- **Exercises to complete**:
**A.** In the discussion of flash size checks before OTA updates, where is the physical flash size expected by the new firmware encoded?
**B.** Please go on with the discussion of flash size checks before OTA updates, picking up right after its final sentence.

- **Document passage**:
--------------------------------

Closed Gulaschcowboy closed 7 years ago

Gulaschcowboy commented 7 years ago

Hi Marvin,

I don't know if it possible and how much work it would be. I have different ESP models with different flash sizes/configurations. And I always forget to adjust it correctly, before I export the binary. So it would be handy, to have a function to check the correct flash size before ending up with an OTA, that erased (or doesn't find) the config.json anymore.

Thanks, Alex

marvinroger commented 7 years ago

I searched if it was possible to get the flash size at compile time, so we can embed the flash size with magic bytes, but I can't find a way.

ghost commented 7 years ago

The physical flash size the new firmware expects is encoded in the first 4 bytes of the firmware binary.

During update, the esp8266/Arduino Updater class (which Homie is using) verifies that the new firmware to be programmed fits into the space between the current firmware and the SPIFFS file system where the Homie config is stored. Updater also verifies that the new firmware physically fits into the SPI flash. Note that everything is aligned at flash erase block boundaries (64KB).

What Updater doesn't verify is that the new firmware won't overwrite the old SPIFFS section when the new firmware is launched. I think Updater is correct in allowing to re-partition the flash layout with a firmware update. AFAIK, the SPIFFS address is only embedded as a linker symbol in the firmware:

extern "C" uint32_t _SPIFFS_start;

So Homie cannot trivially determine it by "looking" at a file header or something in new firmware. The only option I see is that Homie COULD add a new magic bytes sequence like with the firmware name. Then, during OTA, Homie could search these magic bytes, compare the new SPIFFS location against the current one and reject the update on mismatch.

--------------------------------

- **Given material**:
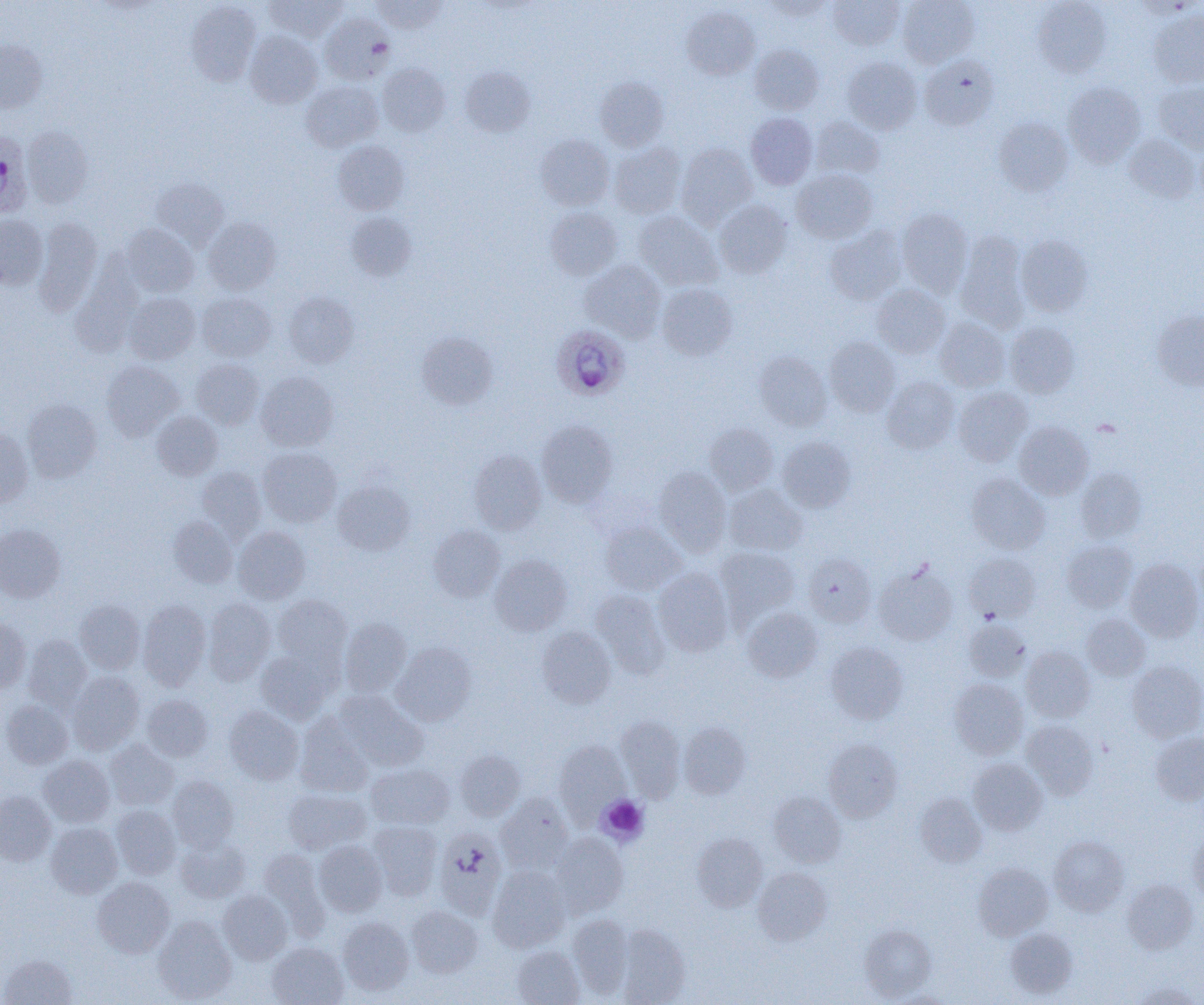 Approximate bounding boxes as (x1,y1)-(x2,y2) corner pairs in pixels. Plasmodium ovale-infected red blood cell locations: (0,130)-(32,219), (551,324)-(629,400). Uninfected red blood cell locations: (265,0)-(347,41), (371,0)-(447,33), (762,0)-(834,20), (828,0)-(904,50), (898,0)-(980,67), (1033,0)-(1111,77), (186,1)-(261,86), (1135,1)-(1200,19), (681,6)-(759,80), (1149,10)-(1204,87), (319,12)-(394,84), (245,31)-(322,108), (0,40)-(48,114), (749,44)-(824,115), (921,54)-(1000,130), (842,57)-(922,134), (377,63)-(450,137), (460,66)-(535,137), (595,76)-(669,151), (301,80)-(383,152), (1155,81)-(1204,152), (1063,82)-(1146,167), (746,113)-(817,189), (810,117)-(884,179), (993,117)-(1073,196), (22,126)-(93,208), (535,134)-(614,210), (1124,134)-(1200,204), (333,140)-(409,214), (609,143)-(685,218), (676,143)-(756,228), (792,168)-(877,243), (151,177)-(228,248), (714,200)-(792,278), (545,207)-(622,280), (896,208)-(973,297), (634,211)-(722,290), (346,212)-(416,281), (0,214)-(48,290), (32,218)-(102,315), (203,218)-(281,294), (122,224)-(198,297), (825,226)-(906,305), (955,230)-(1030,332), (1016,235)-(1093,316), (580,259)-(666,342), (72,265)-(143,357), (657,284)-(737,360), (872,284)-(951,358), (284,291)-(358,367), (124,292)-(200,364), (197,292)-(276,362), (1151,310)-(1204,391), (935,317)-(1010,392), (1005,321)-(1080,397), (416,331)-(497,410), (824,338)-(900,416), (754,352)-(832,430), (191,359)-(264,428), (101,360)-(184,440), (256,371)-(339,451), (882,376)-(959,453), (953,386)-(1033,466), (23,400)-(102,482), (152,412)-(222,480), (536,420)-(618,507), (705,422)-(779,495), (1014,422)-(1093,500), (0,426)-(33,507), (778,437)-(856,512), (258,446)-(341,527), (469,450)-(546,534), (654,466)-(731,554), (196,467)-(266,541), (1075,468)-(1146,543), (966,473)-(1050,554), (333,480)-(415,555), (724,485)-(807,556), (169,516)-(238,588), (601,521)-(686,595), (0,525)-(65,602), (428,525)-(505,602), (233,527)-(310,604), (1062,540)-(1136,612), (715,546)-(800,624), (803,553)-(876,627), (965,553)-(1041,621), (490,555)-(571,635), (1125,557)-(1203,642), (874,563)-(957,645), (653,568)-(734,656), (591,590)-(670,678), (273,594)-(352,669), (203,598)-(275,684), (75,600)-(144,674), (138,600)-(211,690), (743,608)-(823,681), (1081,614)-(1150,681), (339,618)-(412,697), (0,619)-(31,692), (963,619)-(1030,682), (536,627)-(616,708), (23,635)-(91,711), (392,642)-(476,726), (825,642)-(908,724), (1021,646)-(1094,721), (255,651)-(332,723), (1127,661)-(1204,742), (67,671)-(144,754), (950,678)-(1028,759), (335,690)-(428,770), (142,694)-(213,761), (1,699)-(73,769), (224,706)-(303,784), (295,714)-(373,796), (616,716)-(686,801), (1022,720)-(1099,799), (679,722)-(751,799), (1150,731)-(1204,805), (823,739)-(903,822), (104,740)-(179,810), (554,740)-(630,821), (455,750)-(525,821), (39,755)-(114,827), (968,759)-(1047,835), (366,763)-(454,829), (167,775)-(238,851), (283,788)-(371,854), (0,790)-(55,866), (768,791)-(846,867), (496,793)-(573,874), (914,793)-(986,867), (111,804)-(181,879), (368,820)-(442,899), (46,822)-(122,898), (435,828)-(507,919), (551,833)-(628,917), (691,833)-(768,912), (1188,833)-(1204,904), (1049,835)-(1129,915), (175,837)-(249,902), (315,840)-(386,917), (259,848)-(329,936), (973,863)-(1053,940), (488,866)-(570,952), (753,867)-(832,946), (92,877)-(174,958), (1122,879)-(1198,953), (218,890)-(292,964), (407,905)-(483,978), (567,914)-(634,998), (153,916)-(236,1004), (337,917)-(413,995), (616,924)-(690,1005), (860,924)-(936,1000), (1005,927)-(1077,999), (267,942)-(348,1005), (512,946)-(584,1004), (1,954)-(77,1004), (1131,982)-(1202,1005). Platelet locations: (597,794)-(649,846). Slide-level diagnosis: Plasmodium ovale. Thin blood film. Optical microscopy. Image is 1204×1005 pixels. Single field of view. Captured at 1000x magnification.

--------------------------------

- **The answers**:
**A.** In the first 4 bytes of the firmware binary.

**B.**
Still, I'm not sure this is something Homie SHOULD do. Why? Because, also with Homie, users might want to re-partition their flash layouts, for example when re-purposing ESP hardware.

marvinroger commented 7 years ago

I agree with @mrpace2, this "feature" would actually limit the possibilities offered by OTA updates.

Gulaschcowboy commented 7 years ago

I understand your point. Just my 2 cents: Would it be a good idea, to offer a function/flag within the sketch, that avoids such unwanted repartitioning? -> Homie.allowRepartition with a default of true? So both approaches could be satisfied.

marvinroger commented 7 years ago

The second problem is it needs a state machine to parse the magic bytes, as the firmware comes splitted into multiple packets. In other words, we've determined with @mrpace2 that it would be too much of an hassle to implement this, for what it's worth.